Did you notice that the Post article that originated the controversy contained some deliberate falsifications..... that the accusers were without political bias, even Republicans? Do you disbelieve the obvious truth that someone went down to Alabama with some real cash in real envelopes, offering money for suitable stories?
Of course I'm not a great forensics analyst, and I haven't seen the scribblings, but I'm wondering why anyone would scribble in a yearbook over the Holidays to authenticate a place and a time for the link to be established. I think that was the part that was added, recently, in the context of some cash flows.
I don't think Moore is going to press his case, but that is the only way any investigation of the yearbook scribblings is ever gonna be done, so we will not really "know" the truth here.
Hannity had some pretty good comments on the case recently. He said that his man in the Alabama primary runoff was Mo Brooks, and that the establishment Rs supported Luther Strange, a prosecutor who until this campaign was pushing an investigation into the AL governor. When he got the political deal to be the interim Senator, he stopped that case cold. Sounds corrupt to me.

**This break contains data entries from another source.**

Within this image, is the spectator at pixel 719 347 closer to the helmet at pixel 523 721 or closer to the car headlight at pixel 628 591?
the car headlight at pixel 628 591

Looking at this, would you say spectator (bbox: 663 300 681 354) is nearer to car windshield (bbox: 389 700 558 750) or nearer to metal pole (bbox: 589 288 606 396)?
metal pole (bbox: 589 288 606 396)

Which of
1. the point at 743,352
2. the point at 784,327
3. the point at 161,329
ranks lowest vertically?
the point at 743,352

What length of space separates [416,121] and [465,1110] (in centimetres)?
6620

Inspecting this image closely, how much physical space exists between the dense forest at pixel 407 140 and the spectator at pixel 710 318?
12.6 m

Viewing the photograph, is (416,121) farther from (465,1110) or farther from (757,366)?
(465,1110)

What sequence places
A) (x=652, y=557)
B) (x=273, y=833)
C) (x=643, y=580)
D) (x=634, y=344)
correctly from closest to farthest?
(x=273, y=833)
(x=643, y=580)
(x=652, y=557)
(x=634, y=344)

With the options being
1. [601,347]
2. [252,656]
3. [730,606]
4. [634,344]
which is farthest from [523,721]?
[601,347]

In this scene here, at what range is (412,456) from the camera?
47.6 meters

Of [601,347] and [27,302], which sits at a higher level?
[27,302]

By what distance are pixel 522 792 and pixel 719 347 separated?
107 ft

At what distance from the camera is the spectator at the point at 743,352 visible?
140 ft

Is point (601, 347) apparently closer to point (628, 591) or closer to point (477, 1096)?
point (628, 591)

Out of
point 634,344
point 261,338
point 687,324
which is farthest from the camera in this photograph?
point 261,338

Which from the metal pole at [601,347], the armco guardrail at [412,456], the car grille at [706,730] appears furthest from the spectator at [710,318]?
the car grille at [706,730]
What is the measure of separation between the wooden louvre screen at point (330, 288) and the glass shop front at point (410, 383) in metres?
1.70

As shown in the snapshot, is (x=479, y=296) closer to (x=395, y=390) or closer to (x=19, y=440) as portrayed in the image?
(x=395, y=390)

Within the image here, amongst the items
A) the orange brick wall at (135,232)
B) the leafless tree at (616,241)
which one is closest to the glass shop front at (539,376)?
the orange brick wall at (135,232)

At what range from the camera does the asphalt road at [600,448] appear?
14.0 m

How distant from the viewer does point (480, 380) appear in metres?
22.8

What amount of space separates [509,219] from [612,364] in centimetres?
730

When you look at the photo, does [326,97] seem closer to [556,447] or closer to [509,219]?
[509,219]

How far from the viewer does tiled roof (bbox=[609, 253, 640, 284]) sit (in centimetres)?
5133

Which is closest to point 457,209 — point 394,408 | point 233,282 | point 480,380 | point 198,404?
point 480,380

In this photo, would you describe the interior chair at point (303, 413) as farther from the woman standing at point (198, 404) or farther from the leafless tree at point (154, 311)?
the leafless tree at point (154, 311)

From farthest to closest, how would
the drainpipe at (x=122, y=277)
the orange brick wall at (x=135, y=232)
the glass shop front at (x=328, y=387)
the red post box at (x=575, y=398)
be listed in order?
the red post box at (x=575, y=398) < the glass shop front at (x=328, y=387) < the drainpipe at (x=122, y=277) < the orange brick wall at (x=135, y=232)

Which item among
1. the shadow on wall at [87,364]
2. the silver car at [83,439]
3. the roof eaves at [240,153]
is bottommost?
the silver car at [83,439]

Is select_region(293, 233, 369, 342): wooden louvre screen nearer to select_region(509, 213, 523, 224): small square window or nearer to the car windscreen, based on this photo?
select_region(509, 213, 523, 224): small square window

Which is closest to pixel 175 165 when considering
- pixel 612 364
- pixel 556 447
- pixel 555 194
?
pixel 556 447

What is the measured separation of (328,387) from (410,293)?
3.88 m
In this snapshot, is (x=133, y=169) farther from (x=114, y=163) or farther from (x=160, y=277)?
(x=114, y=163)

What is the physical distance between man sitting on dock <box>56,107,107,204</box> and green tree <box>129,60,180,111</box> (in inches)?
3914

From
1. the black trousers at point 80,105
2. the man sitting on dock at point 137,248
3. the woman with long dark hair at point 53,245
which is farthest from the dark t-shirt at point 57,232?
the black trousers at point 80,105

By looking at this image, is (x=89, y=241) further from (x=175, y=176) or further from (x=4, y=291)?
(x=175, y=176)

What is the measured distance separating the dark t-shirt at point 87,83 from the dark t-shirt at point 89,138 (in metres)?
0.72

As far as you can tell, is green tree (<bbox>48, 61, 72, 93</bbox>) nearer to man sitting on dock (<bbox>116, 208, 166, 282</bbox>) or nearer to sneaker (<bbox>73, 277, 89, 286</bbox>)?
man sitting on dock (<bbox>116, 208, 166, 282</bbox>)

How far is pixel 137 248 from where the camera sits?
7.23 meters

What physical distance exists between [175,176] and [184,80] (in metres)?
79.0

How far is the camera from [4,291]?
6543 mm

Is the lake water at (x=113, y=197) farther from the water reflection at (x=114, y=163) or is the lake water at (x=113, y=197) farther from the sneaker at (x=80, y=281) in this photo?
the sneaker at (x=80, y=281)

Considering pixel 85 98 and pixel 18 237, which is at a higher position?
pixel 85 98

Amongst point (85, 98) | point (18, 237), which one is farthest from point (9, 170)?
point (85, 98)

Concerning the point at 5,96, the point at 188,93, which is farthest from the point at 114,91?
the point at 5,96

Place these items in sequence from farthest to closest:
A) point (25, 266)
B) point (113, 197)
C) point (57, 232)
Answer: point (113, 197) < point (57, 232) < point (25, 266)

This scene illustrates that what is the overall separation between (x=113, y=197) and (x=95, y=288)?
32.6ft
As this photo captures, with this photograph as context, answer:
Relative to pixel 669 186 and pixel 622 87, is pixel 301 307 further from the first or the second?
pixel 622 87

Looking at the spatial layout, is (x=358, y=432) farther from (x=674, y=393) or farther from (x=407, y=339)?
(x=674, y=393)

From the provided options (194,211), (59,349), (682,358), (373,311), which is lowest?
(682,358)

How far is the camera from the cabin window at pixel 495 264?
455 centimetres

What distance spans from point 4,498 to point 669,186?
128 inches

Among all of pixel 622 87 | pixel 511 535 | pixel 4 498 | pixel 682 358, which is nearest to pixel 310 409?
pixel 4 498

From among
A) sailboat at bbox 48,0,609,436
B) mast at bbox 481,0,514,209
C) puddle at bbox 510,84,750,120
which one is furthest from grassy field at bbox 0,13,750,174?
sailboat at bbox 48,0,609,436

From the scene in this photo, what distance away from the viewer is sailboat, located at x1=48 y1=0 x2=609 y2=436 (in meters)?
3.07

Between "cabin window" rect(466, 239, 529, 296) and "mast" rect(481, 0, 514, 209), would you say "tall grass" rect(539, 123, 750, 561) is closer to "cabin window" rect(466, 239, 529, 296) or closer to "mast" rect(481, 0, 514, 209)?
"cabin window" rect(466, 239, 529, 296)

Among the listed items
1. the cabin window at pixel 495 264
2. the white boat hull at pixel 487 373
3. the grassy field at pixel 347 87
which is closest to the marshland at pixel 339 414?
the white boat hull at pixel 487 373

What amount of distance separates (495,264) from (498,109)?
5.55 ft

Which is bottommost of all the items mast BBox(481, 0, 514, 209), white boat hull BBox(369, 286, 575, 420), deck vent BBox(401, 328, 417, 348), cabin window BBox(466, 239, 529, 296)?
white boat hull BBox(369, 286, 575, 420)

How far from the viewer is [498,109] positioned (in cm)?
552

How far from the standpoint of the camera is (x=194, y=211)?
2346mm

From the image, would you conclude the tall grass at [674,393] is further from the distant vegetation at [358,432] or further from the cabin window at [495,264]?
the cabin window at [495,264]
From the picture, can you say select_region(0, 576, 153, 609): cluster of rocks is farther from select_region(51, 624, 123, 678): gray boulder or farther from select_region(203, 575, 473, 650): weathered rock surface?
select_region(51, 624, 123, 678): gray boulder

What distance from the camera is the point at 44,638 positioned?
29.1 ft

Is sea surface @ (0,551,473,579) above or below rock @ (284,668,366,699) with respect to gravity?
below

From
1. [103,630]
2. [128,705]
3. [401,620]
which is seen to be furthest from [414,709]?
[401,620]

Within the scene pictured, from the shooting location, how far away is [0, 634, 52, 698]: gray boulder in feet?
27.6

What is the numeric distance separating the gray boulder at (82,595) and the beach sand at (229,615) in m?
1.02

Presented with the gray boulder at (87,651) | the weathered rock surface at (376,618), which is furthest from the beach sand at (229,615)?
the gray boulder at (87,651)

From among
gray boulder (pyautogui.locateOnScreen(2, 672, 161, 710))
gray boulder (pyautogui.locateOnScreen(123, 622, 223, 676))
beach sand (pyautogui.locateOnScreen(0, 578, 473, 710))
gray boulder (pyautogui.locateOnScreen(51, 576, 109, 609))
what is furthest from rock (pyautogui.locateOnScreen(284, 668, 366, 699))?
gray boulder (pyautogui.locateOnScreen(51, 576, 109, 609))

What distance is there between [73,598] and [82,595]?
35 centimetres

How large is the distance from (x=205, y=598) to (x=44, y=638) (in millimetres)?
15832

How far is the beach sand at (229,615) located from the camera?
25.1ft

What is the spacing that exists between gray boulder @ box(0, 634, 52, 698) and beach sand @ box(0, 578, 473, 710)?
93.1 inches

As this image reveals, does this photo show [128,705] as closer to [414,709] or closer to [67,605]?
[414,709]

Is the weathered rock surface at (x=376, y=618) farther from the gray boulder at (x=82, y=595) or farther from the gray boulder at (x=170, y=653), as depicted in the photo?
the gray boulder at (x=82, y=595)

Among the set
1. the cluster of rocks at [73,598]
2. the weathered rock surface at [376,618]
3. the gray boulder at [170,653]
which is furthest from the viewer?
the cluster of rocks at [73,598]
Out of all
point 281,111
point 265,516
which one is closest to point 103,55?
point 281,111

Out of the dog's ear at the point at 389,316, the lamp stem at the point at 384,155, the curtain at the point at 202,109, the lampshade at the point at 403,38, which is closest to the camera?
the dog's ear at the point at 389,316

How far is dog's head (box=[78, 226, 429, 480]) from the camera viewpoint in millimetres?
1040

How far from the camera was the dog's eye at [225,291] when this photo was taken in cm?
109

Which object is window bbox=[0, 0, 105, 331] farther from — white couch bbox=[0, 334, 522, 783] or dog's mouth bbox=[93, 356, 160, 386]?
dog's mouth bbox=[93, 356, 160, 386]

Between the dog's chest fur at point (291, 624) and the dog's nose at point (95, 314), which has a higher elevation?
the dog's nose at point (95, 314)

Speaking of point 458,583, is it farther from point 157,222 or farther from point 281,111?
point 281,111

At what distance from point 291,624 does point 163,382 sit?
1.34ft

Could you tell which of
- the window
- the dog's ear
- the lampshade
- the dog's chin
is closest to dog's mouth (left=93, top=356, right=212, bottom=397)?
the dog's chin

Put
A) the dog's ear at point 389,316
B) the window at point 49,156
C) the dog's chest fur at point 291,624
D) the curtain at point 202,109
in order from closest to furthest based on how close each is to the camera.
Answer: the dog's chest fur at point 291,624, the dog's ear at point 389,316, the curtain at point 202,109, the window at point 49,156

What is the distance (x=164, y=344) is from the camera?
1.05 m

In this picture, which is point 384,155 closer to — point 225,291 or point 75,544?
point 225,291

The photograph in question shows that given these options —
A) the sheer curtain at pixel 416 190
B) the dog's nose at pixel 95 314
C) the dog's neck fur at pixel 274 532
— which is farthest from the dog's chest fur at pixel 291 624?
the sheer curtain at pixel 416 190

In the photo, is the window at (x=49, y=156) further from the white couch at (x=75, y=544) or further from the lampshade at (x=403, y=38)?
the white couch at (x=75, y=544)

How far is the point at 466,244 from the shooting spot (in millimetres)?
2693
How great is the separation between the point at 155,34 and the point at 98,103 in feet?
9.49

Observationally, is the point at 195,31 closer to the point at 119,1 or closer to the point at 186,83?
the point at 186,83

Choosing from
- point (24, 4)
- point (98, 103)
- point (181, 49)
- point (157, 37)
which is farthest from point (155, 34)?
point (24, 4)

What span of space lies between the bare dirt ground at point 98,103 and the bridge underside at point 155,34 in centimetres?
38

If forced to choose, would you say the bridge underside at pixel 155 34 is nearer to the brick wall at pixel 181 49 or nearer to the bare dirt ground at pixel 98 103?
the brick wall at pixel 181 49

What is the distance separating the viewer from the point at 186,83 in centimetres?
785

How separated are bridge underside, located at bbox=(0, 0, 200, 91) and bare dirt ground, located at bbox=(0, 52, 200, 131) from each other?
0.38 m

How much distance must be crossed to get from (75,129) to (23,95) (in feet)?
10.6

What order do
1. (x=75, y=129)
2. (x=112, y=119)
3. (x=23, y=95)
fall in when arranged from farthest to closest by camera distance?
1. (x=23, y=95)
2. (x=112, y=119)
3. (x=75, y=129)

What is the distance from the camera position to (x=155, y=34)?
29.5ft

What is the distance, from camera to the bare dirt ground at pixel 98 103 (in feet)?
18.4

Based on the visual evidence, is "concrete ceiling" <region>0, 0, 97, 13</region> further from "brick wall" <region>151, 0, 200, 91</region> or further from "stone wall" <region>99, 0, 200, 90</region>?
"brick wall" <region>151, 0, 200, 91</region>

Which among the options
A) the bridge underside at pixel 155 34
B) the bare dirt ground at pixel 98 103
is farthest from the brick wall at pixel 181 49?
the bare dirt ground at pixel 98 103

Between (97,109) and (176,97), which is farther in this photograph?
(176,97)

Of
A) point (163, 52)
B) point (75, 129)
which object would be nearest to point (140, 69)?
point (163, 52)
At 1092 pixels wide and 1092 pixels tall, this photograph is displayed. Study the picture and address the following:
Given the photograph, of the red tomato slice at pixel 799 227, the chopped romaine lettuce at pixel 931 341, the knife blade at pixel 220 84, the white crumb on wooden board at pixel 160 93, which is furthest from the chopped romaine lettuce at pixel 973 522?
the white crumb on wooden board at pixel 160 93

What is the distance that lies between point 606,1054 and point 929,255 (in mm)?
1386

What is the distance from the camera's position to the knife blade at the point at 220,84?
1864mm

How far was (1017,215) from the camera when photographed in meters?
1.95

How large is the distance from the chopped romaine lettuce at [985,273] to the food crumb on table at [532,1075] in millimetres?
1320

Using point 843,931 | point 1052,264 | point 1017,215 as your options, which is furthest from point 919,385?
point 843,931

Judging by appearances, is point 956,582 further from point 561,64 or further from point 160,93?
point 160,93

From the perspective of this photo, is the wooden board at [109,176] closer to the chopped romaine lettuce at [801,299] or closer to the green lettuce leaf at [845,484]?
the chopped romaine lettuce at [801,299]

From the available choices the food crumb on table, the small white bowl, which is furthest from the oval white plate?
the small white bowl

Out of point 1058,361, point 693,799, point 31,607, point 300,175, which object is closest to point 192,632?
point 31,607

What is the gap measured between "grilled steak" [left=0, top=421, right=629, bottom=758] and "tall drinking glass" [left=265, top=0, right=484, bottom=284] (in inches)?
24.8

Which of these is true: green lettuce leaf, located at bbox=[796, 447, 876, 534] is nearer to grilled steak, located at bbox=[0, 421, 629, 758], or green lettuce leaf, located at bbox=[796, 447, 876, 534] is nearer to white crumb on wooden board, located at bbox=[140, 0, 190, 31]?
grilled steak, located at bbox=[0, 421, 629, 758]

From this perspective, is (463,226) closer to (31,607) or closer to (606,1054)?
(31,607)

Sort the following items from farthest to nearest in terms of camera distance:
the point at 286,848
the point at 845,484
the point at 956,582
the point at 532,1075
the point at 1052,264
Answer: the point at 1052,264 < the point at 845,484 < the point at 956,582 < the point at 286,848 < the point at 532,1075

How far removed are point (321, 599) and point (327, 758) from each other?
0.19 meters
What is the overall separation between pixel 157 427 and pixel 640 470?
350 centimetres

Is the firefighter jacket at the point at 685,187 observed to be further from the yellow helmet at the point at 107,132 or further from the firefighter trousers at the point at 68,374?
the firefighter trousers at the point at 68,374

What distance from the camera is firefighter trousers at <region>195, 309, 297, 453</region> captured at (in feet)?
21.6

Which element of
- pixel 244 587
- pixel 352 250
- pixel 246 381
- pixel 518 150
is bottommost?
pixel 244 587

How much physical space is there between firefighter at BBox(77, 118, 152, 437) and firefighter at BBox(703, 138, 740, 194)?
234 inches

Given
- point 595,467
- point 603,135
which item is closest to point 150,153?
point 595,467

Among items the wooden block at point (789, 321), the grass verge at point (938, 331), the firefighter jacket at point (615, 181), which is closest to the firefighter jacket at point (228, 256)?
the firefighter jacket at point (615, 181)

Hannity says Mo Brooks would be pretty much a pain in the arses of the establishment Republicans, say, sorta like a new Ted Cruz in the Senate.
Hannity denies that Moore's loss was any kind of reflection on Trump, and further asserts that Trump can't be impeached for offenses that may have occurred before the election. But hey, in todays world, facts really don't matter any more. In fact, I recently heard an interview from a normally-balanced and objective sort of guy, who wrote a book analyzing the Trump victory as "
Win Bigly: Persuasion in a world where facts don't matter".